◆ AIM OF THE EXERCISE: Rewrite the listing from the line that contains "From what you" through the line that contains "0.23 meters", replacing "snow covered pine branch" with "snowy pine bough" and leaving everything else unchanged.

---*---

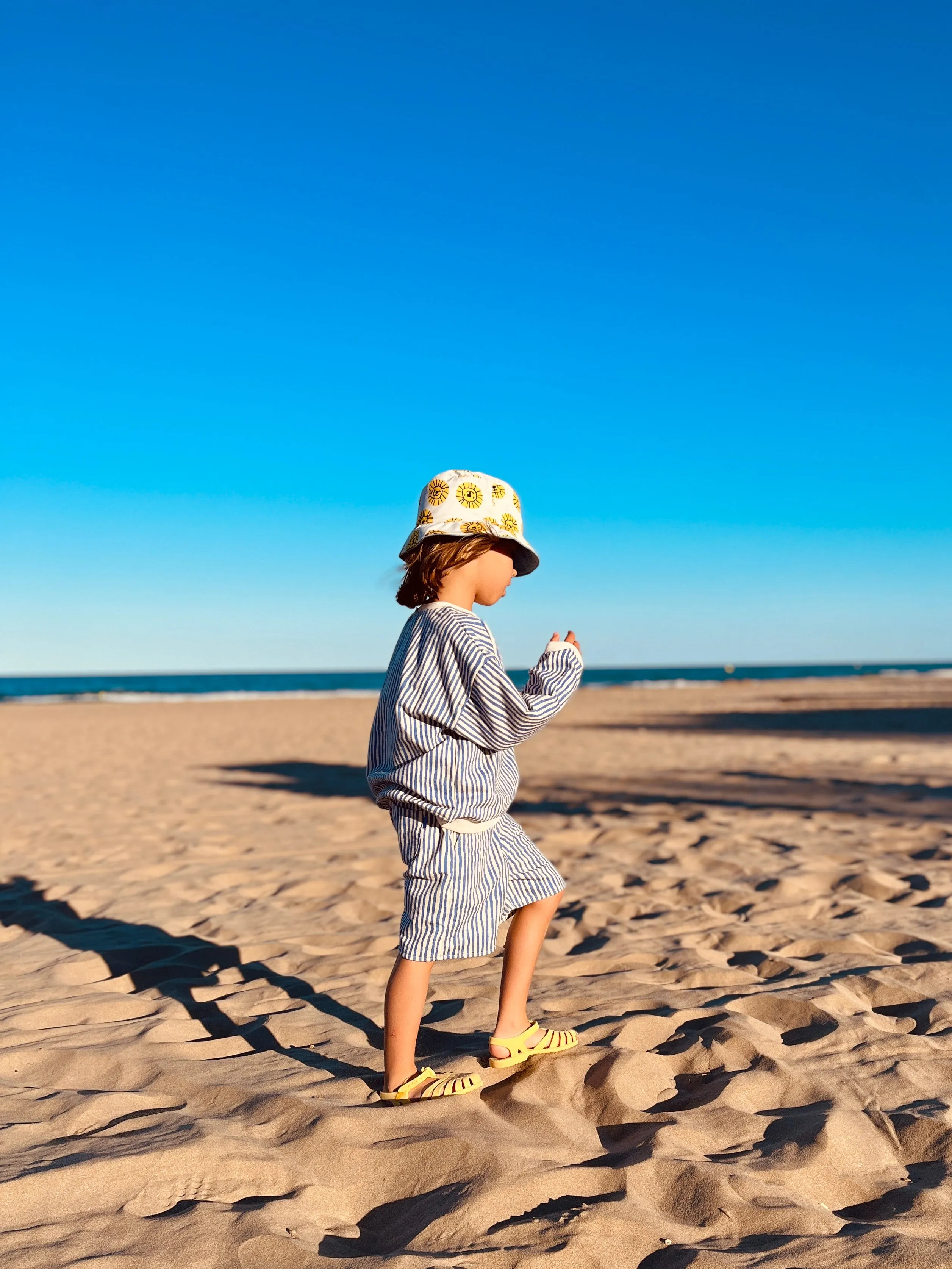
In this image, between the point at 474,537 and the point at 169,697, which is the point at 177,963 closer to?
the point at 474,537

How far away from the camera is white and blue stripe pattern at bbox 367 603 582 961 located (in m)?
2.20

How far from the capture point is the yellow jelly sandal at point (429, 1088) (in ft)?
7.09

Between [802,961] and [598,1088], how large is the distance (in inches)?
51.2

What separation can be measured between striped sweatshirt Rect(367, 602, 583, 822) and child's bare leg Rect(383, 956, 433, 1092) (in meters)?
0.37

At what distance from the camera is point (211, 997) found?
3115mm

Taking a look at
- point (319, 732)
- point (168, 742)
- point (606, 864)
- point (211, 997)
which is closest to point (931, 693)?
point (319, 732)

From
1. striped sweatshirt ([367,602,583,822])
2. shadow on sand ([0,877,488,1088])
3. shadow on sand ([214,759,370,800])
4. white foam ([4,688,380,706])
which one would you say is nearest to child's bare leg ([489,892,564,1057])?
shadow on sand ([0,877,488,1088])

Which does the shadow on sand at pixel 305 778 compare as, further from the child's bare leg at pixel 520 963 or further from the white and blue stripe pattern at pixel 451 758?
the white and blue stripe pattern at pixel 451 758

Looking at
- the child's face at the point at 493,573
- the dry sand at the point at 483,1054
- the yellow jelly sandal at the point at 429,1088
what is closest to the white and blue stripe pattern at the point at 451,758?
the child's face at the point at 493,573

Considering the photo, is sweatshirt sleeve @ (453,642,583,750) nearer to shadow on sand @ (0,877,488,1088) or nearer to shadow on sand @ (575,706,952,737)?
shadow on sand @ (0,877,488,1088)

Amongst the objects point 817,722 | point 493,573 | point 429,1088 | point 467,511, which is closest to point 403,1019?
point 429,1088

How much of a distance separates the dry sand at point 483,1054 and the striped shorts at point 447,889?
1.20ft

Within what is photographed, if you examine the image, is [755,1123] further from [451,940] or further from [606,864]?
[606,864]

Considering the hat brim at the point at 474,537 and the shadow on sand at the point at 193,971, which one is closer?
the hat brim at the point at 474,537
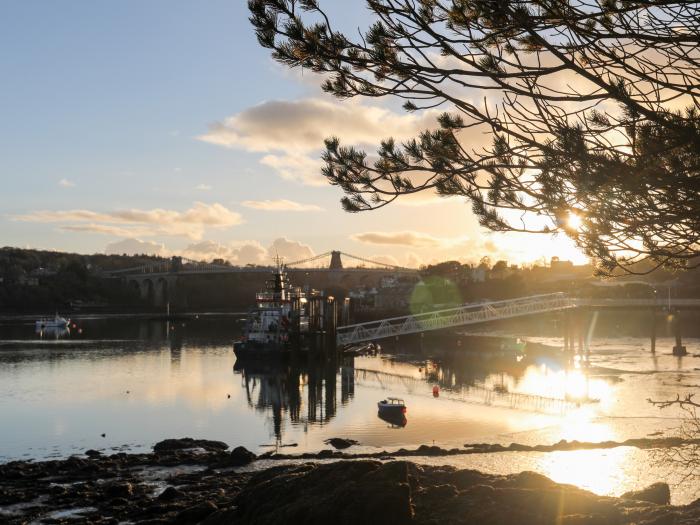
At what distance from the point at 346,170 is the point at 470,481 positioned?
6887 millimetres

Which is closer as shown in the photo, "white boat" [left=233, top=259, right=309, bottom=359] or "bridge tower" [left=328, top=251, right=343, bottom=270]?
"white boat" [left=233, top=259, right=309, bottom=359]

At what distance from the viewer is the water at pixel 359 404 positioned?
1029 inches

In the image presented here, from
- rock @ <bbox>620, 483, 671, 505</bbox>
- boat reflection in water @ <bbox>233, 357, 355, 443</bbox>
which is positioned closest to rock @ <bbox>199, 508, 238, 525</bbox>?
rock @ <bbox>620, 483, 671, 505</bbox>

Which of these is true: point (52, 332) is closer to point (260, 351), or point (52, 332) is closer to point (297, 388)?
point (260, 351)

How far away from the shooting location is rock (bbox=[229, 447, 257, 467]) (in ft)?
77.4

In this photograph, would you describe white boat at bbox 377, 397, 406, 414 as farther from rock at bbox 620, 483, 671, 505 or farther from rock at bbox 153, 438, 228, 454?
rock at bbox 620, 483, 671, 505

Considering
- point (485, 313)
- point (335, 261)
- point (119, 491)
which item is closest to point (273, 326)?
point (485, 313)

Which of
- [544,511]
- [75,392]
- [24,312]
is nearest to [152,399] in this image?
[75,392]

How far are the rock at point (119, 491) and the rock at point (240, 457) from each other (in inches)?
161

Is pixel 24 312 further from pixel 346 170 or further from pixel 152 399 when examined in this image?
pixel 346 170

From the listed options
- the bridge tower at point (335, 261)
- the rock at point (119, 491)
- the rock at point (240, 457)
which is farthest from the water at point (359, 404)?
the bridge tower at point (335, 261)

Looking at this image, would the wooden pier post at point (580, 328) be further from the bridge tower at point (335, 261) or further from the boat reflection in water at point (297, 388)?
the bridge tower at point (335, 261)

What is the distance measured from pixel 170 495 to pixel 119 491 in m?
1.60

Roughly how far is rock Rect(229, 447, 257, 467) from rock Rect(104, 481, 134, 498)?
4.09m
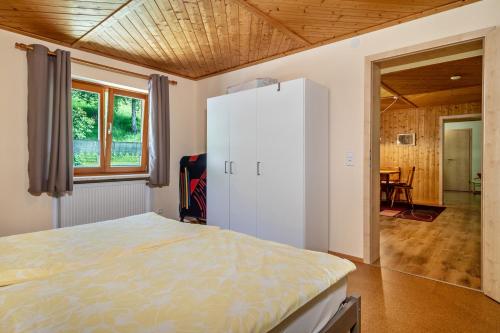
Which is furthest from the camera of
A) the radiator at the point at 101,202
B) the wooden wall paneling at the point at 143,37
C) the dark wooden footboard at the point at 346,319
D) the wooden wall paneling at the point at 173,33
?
the radiator at the point at 101,202

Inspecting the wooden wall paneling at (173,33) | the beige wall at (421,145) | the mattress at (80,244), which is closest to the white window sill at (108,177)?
the mattress at (80,244)

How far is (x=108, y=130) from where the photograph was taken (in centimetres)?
384

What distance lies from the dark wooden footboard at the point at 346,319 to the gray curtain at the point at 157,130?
3.12m

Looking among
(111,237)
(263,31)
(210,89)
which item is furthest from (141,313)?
(210,89)

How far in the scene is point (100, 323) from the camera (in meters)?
0.92

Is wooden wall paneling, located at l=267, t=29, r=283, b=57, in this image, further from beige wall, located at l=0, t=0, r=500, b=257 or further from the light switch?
the light switch

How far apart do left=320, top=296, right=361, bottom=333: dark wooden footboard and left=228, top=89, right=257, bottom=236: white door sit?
6.21 feet

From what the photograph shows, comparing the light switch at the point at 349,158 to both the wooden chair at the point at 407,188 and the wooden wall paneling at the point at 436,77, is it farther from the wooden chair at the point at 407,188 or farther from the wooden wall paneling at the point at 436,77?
the wooden chair at the point at 407,188

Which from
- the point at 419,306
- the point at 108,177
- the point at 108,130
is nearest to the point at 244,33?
the point at 108,130

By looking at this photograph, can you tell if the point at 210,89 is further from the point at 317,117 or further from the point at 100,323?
the point at 100,323

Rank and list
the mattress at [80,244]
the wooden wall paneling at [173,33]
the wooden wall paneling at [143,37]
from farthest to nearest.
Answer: the wooden wall paneling at [143,37]
the wooden wall paneling at [173,33]
the mattress at [80,244]

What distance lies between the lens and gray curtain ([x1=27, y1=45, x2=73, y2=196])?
2980 mm

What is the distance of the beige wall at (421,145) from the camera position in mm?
6746

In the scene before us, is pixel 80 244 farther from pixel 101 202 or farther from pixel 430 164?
pixel 430 164
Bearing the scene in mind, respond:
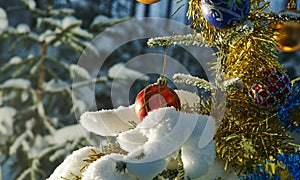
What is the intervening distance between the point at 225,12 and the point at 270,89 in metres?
0.10

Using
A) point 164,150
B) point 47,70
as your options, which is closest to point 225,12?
point 164,150

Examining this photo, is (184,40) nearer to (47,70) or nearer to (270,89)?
(270,89)

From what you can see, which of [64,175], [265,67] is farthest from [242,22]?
[64,175]

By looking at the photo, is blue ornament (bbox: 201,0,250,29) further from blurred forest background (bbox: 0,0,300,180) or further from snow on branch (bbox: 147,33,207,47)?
blurred forest background (bbox: 0,0,300,180)

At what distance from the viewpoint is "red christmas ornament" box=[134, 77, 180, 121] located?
1.89 feet

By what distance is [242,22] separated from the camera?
1.84 ft

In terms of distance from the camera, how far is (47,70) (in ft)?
8.21

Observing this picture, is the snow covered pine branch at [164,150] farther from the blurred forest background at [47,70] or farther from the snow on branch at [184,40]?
the blurred forest background at [47,70]

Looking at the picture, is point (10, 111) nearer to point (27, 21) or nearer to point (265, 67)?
point (27, 21)

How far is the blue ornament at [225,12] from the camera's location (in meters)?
0.56

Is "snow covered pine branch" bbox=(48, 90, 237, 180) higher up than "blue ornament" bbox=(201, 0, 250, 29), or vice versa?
"blue ornament" bbox=(201, 0, 250, 29)

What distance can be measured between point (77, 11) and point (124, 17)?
0.23 meters

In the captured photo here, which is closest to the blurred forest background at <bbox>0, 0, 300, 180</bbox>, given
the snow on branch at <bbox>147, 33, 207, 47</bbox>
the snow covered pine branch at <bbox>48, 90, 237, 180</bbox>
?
the snow on branch at <bbox>147, 33, 207, 47</bbox>

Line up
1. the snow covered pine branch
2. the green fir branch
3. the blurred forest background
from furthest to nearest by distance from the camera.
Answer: the blurred forest background < the green fir branch < the snow covered pine branch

---*---

◆ OUTPUT OF THE TASK:
From what you can see, which of [64,175], [265,67] is farthest from [242,22]?
[64,175]

By looking at the photo, is blue ornament (bbox: 201,0,250,29) further from blurred forest background (bbox: 0,0,300,180) or further from snow on branch (bbox: 147,33,207,47)?
blurred forest background (bbox: 0,0,300,180)

At what distance from the viewpoint is "red christmas ornament" box=[134, 77, 180, 121] located?
1.89 feet

By what distance is [242,22] separated from the camera?
1.84 ft

In terms of distance from the camera, how far is (47,70) (in ft)?
8.21

Observing this picture, is the snowy pine bough at [164,150] farther from the blurred forest background at [47,70] or farther from the snow on branch at [184,40]?
the blurred forest background at [47,70]

Looking at the picture, is point (10, 111) nearer to point (27, 21) or nearer to point (265, 67)?
point (27, 21)

How far is the blue ornament at [225,12] from the camera's location (in meters)?
0.56

Is "snowy pine bough" bbox=(48, 90, 237, 180) higher up than "blue ornament" bbox=(201, 0, 250, 29), or vice versa?
"blue ornament" bbox=(201, 0, 250, 29)

What distance can be measured between point (77, 11) and point (124, 17)?
0.23 meters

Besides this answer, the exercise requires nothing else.